引用文 =>

·····

葬儀や法事が終わると、関係者が集まって食事をする機会があります。
そこでは会食のはじまりの合図として、全員で杯(グラス)を捧げる「献杯」を行う慣習があります。親しい人のみが集まって執り行われる家族葬でも、そのような献杯は必要なのでしょうか。
結論を先に申し上げると、家族葬でも献杯は行われます。ただしそもそも献杯は必ずしなくてはいけないことではありません。地域や宗旨宗派によっては行わないこともあります。そのため家族葬においてもご家族様のご判断で行わないとするケースもあるでしょう。
今回は、家族葬における献杯について詳しく解説していきます。
献杯の基本的なマナーや、誰が行うのか、どんな挨拶をするべきなのかなどが気になる方は、ぜひ参考にしてください。
目次
そもそも献杯は何のためにするの?
「献杯(けんぱい)」は、亡くなった方への追悼の意を表して杯を捧げる行為のことをいいます。一般的に葬儀や法事における会食の席などで行われますが、そのようにあらたまった席ではなく親しい方同士で故人を偲ぶ飲み会などでも献杯が行われることがあります。

·····

提供データ =>
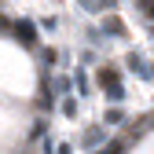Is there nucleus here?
<instances>
[{
  "instance_id": "f257e3e1",
  "label": "nucleus",
  "mask_w": 154,
  "mask_h": 154,
  "mask_svg": "<svg viewBox=\"0 0 154 154\" xmlns=\"http://www.w3.org/2000/svg\"><path fill=\"white\" fill-rule=\"evenodd\" d=\"M99 85L110 92V99H121V95H125V92H121V81H118V70H106V66H103V70H99Z\"/></svg>"
},
{
  "instance_id": "f03ea898",
  "label": "nucleus",
  "mask_w": 154,
  "mask_h": 154,
  "mask_svg": "<svg viewBox=\"0 0 154 154\" xmlns=\"http://www.w3.org/2000/svg\"><path fill=\"white\" fill-rule=\"evenodd\" d=\"M15 37H18L26 48H33V44H37V26L29 22V18H18V22H15Z\"/></svg>"
},
{
  "instance_id": "7ed1b4c3",
  "label": "nucleus",
  "mask_w": 154,
  "mask_h": 154,
  "mask_svg": "<svg viewBox=\"0 0 154 154\" xmlns=\"http://www.w3.org/2000/svg\"><path fill=\"white\" fill-rule=\"evenodd\" d=\"M103 33H110V37H125V22L118 15H106L103 18Z\"/></svg>"
},
{
  "instance_id": "20e7f679",
  "label": "nucleus",
  "mask_w": 154,
  "mask_h": 154,
  "mask_svg": "<svg viewBox=\"0 0 154 154\" xmlns=\"http://www.w3.org/2000/svg\"><path fill=\"white\" fill-rule=\"evenodd\" d=\"M99 140H103V128H92L88 136H85V143H88V147H92V143H99Z\"/></svg>"
},
{
  "instance_id": "39448f33",
  "label": "nucleus",
  "mask_w": 154,
  "mask_h": 154,
  "mask_svg": "<svg viewBox=\"0 0 154 154\" xmlns=\"http://www.w3.org/2000/svg\"><path fill=\"white\" fill-rule=\"evenodd\" d=\"M63 114H66V118H73V114H77V103H73V99H66V103H63Z\"/></svg>"
},
{
  "instance_id": "423d86ee",
  "label": "nucleus",
  "mask_w": 154,
  "mask_h": 154,
  "mask_svg": "<svg viewBox=\"0 0 154 154\" xmlns=\"http://www.w3.org/2000/svg\"><path fill=\"white\" fill-rule=\"evenodd\" d=\"M143 11H147V15H154V0H143Z\"/></svg>"
},
{
  "instance_id": "0eeeda50",
  "label": "nucleus",
  "mask_w": 154,
  "mask_h": 154,
  "mask_svg": "<svg viewBox=\"0 0 154 154\" xmlns=\"http://www.w3.org/2000/svg\"><path fill=\"white\" fill-rule=\"evenodd\" d=\"M59 154H73V150H70V147H66V143H63V147H59Z\"/></svg>"
}]
</instances>
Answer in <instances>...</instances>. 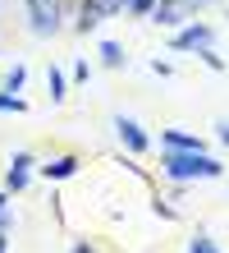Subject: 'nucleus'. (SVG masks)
<instances>
[{"label": "nucleus", "instance_id": "nucleus-6", "mask_svg": "<svg viewBox=\"0 0 229 253\" xmlns=\"http://www.w3.org/2000/svg\"><path fill=\"white\" fill-rule=\"evenodd\" d=\"M101 23H105L101 0H83L78 5V33H92V28H101Z\"/></svg>", "mask_w": 229, "mask_h": 253}, {"label": "nucleus", "instance_id": "nucleus-17", "mask_svg": "<svg viewBox=\"0 0 229 253\" xmlns=\"http://www.w3.org/2000/svg\"><path fill=\"white\" fill-rule=\"evenodd\" d=\"M101 9H105V19H110V14H119V9H124V0H101Z\"/></svg>", "mask_w": 229, "mask_h": 253}, {"label": "nucleus", "instance_id": "nucleus-20", "mask_svg": "<svg viewBox=\"0 0 229 253\" xmlns=\"http://www.w3.org/2000/svg\"><path fill=\"white\" fill-rule=\"evenodd\" d=\"M73 253H92V249H87V244H78V249H73Z\"/></svg>", "mask_w": 229, "mask_h": 253}, {"label": "nucleus", "instance_id": "nucleus-5", "mask_svg": "<svg viewBox=\"0 0 229 253\" xmlns=\"http://www.w3.org/2000/svg\"><path fill=\"white\" fill-rule=\"evenodd\" d=\"M161 19L156 23H165V28H174V23H183V19H188V14H193V5H188V0H161Z\"/></svg>", "mask_w": 229, "mask_h": 253}, {"label": "nucleus", "instance_id": "nucleus-22", "mask_svg": "<svg viewBox=\"0 0 229 253\" xmlns=\"http://www.w3.org/2000/svg\"><path fill=\"white\" fill-rule=\"evenodd\" d=\"M188 5H193V9H197V5H206V0H188Z\"/></svg>", "mask_w": 229, "mask_h": 253}, {"label": "nucleus", "instance_id": "nucleus-8", "mask_svg": "<svg viewBox=\"0 0 229 253\" xmlns=\"http://www.w3.org/2000/svg\"><path fill=\"white\" fill-rule=\"evenodd\" d=\"M115 129H119V138L129 143V152H147V133H142V125H133V120H115Z\"/></svg>", "mask_w": 229, "mask_h": 253}, {"label": "nucleus", "instance_id": "nucleus-18", "mask_svg": "<svg viewBox=\"0 0 229 253\" xmlns=\"http://www.w3.org/2000/svg\"><path fill=\"white\" fill-rule=\"evenodd\" d=\"M5 203H9V198H5V193H0V230L9 226V216H5Z\"/></svg>", "mask_w": 229, "mask_h": 253}, {"label": "nucleus", "instance_id": "nucleus-2", "mask_svg": "<svg viewBox=\"0 0 229 253\" xmlns=\"http://www.w3.org/2000/svg\"><path fill=\"white\" fill-rule=\"evenodd\" d=\"M28 23L37 37L60 33V0H28Z\"/></svg>", "mask_w": 229, "mask_h": 253}, {"label": "nucleus", "instance_id": "nucleus-12", "mask_svg": "<svg viewBox=\"0 0 229 253\" xmlns=\"http://www.w3.org/2000/svg\"><path fill=\"white\" fill-rule=\"evenodd\" d=\"M156 5H161V0H124V9H129V14H137V19H142V14H151Z\"/></svg>", "mask_w": 229, "mask_h": 253}, {"label": "nucleus", "instance_id": "nucleus-10", "mask_svg": "<svg viewBox=\"0 0 229 253\" xmlns=\"http://www.w3.org/2000/svg\"><path fill=\"white\" fill-rule=\"evenodd\" d=\"M46 87H51V101H65V74L46 69Z\"/></svg>", "mask_w": 229, "mask_h": 253}, {"label": "nucleus", "instance_id": "nucleus-11", "mask_svg": "<svg viewBox=\"0 0 229 253\" xmlns=\"http://www.w3.org/2000/svg\"><path fill=\"white\" fill-rule=\"evenodd\" d=\"M101 60H105V65L115 69V65H124V51H119L115 42H105V46H101Z\"/></svg>", "mask_w": 229, "mask_h": 253}, {"label": "nucleus", "instance_id": "nucleus-9", "mask_svg": "<svg viewBox=\"0 0 229 253\" xmlns=\"http://www.w3.org/2000/svg\"><path fill=\"white\" fill-rule=\"evenodd\" d=\"M73 170H78V157H55V161H46V166H41L46 180H69Z\"/></svg>", "mask_w": 229, "mask_h": 253}, {"label": "nucleus", "instance_id": "nucleus-7", "mask_svg": "<svg viewBox=\"0 0 229 253\" xmlns=\"http://www.w3.org/2000/svg\"><path fill=\"white\" fill-rule=\"evenodd\" d=\"M165 147H174V152H206V143L197 138V133H183V129L165 133Z\"/></svg>", "mask_w": 229, "mask_h": 253}, {"label": "nucleus", "instance_id": "nucleus-16", "mask_svg": "<svg viewBox=\"0 0 229 253\" xmlns=\"http://www.w3.org/2000/svg\"><path fill=\"white\" fill-rule=\"evenodd\" d=\"M202 60H206V65H211V69H225V60H220V55H216V51H211V46H206V51H202Z\"/></svg>", "mask_w": 229, "mask_h": 253}, {"label": "nucleus", "instance_id": "nucleus-13", "mask_svg": "<svg viewBox=\"0 0 229 253\" xmlns=\"http://www.w3.org/2000/svg\"><path fill=\"white\" fill-rule=\"evenodd\" d=\"M23 83H28V69H23V65H14V69H9V79H5V87H9V92H19Z\"/></svg>", "mask_w": 229, "mask_h": 253}, {"label": "nucleus", "instance_id": "nucleus-14", "mask_svg": "<svg viewBox=\"0 0 229 253\" xmlns=\"http://www.w3.org/2000/svg\"><path fill=\"white\" fill-rule=\"evenodd\" d=\"M0 111H23V97H14L5 87V92H0Z\"/></svg>", "mask_w": 229, "mask_h": 253}, {"label": "nucleus", "instance_id": "nucleus-1", "mask_svg": "<svg viewBox=\"0 0 229 253\" xmlns=\"http://www.w3.org/2000/svg\"><path fill=\"white\" fill-rule=\"evenodd\" d=\"M161 170L170 175V180H216L225 166L216 157H206V152H174V147H165Z\"/></svg>", "mask_w": 229, "mask_h": 253}, {"label": "nucleus", "instance_id": "nucleus-19", "mask_svg": "<svg viewBox=\"0 0 229 253\" xmlns=\"http://www.w3.org/2000/svg\"><path fill=\"white\" fill-rule=\"evenodd\" d=\"M220 143H229V125H220Z\"/></svg>", "mask_w": 229, "mask_h": 253}, {"label": "nucleus", "instance_id": "nucleus-4", "mask_svg": "<svg viewBox=\"0 0 229 253\" xmlns=\"http://www.w3.org/2000/svg\"><path fill=\"white\" fill-rule=\"evenodd\" d=\"M28 175H33V157H28V152H14V161H9V175H5L9 193H19V189L28 184Z\"/></svg>", "mask_w": 229, "mask_h": 253}, {"label": "nucleus", "instance_id": "nucleus-3", "mask_svg": "<svg viewBox=\"0 0 229 253\" xmlns=\"http://www.w3.org/2000/svg\"><path fill=\"white\" fill-rule=\"evenodd\" d=\"M211 42H216V33H211L206 23H193V28H183V33H174V51H206Z\"/></svg>", "mask_w": 229, "mask_h": 253}, {"label": "nucleus", "instance_id": "nucleus-21", "mask_svg": "<svg viewBox=\"0 0 229 253\" xmlns=\"http://www.w3.org/2000/svg\"><path fill=\"white\" fill-rule=\"evenodd\" d=\"M0 253H5V230H0Z\"/></svg>", "mask_w": 229, "mask_h": 253}, {"label": "nucleus", "instance_id": "nucleus-15", "mask_svg": "<svg viewBox=\"0 0 229 253\" xmlns=\"http://www.w3.org/2000/svg\"><path fill=\"white\" fill-rule=\"evenodd\" d=\"M193 253H216V244H211L206 235H197V240H193Z\"/></svg>", "mask_w": 229, "mask_h": 253}]
</instances>
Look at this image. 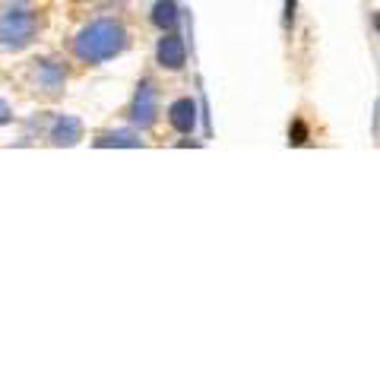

·····

課題の目的 => 引用文では、「献杯」はどのような行為だと説明されていますか。

回答 => 亡くなった方への追悼の意を表して杯を捧げる行為です。